Macron and Meloni sign a defence roadmap at Antibes after the Trump rift
Paris and Rome deepen cooperation on the SAMP/T air-defence system, nuclear energy and a European satellite venture to rival Starlink
Summary
Emmanuel Macron hosted Giorgia Meloni in Antibes on June 25 for the first France-Italy bilateral summit under the 2021 Quirinal Treaty, signing a defence roadmap that foregrounds the Franco-Italian SAMP/T air-defence system already supplied to Ukraine. The two also agreed cooperation on nuclear energy, including small modular reactors, and on the "Bromo" satellite venture meant to build a European rival to Starlink.

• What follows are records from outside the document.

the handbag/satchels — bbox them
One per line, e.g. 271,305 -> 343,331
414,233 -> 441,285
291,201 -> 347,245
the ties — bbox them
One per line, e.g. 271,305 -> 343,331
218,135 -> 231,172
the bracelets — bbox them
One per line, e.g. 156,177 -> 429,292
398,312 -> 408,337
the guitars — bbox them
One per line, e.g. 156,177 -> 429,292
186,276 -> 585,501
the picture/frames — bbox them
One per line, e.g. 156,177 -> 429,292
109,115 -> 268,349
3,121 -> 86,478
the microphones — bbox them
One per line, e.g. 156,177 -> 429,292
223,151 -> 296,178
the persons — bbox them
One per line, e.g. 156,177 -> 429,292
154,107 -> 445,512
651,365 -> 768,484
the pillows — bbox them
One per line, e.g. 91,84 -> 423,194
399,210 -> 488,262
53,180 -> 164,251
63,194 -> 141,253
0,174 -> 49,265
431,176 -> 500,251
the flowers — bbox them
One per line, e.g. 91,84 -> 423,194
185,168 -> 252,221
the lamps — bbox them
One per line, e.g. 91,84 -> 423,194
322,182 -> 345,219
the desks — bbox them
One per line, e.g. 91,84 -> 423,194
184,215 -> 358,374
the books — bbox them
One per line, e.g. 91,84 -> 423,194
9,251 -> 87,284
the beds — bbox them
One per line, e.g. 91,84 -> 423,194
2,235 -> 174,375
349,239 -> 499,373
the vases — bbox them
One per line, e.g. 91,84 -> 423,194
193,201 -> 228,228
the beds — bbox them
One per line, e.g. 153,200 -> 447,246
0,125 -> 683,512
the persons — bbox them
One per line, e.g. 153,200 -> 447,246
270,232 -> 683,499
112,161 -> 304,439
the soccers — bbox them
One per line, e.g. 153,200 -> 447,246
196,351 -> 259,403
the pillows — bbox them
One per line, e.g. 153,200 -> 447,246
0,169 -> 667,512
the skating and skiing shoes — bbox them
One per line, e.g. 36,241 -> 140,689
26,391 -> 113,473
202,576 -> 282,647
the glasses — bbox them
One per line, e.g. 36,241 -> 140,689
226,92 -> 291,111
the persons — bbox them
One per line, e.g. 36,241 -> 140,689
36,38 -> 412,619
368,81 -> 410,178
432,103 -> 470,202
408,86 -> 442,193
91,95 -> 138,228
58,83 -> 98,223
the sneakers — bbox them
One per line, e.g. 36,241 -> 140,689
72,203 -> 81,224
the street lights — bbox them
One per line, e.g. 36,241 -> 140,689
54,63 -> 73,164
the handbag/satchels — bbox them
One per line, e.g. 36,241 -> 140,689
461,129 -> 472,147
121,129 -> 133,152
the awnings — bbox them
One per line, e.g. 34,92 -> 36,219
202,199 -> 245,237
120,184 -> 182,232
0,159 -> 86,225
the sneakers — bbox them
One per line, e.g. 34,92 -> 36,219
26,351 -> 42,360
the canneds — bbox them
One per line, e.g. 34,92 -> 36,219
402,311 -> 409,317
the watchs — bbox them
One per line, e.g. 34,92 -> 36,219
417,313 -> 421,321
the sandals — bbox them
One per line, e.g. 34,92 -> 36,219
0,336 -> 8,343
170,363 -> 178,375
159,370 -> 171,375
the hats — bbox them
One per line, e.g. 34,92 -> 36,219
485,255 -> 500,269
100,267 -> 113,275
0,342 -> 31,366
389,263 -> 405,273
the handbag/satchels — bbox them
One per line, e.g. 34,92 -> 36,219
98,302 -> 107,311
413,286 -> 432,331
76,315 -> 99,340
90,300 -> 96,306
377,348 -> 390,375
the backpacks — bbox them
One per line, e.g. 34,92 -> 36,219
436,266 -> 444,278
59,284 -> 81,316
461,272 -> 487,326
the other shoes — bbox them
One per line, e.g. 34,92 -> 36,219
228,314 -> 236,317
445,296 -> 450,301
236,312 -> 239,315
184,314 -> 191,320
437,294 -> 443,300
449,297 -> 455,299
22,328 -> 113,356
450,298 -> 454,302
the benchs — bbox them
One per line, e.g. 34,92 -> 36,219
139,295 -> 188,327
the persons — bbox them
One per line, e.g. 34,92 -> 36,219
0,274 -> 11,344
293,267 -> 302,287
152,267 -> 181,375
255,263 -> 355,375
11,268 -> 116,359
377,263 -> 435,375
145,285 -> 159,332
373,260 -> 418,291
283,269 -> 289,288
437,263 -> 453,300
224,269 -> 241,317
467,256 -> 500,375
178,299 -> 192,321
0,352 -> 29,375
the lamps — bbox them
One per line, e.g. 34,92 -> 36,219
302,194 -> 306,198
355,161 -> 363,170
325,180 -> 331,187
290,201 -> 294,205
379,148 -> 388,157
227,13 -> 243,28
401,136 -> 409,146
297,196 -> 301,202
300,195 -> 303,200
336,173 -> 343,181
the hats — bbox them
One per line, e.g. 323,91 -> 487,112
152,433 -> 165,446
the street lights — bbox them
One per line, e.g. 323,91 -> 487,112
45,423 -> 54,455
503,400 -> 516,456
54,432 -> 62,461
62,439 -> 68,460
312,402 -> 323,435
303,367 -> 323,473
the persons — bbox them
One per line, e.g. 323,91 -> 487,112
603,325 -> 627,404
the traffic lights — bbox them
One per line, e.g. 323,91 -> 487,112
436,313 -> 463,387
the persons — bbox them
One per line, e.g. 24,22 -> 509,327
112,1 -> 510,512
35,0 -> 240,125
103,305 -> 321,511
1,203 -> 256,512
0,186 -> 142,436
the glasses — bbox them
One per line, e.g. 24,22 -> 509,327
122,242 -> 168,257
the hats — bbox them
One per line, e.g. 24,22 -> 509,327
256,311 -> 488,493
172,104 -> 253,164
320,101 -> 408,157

Meloni arrived fresh from her fallout with Trump over Iran, and the French presidency framed the meeting bluntly: "We need each other." It caps a day of European defence coordination alongside the E5 Berlin meeting.
Why it matters
A working Paris-Rome axis on air defence, nuclear power and space hardens Europe's autonomy push at a moment when ties to Donald Trump's Washington are fraying. SAMP/T and the satellite venture target two visible dependencies: Ukraine's air shield and reliance on US-controlled space infrastructure.
What to watch
- Concrete SAMP/T production and delivery commitments for Ukraine.
- Whether the "Bromo" satellite project secures funding and partners.
- Durability of the Macron-Meloni thaw given their past clashes.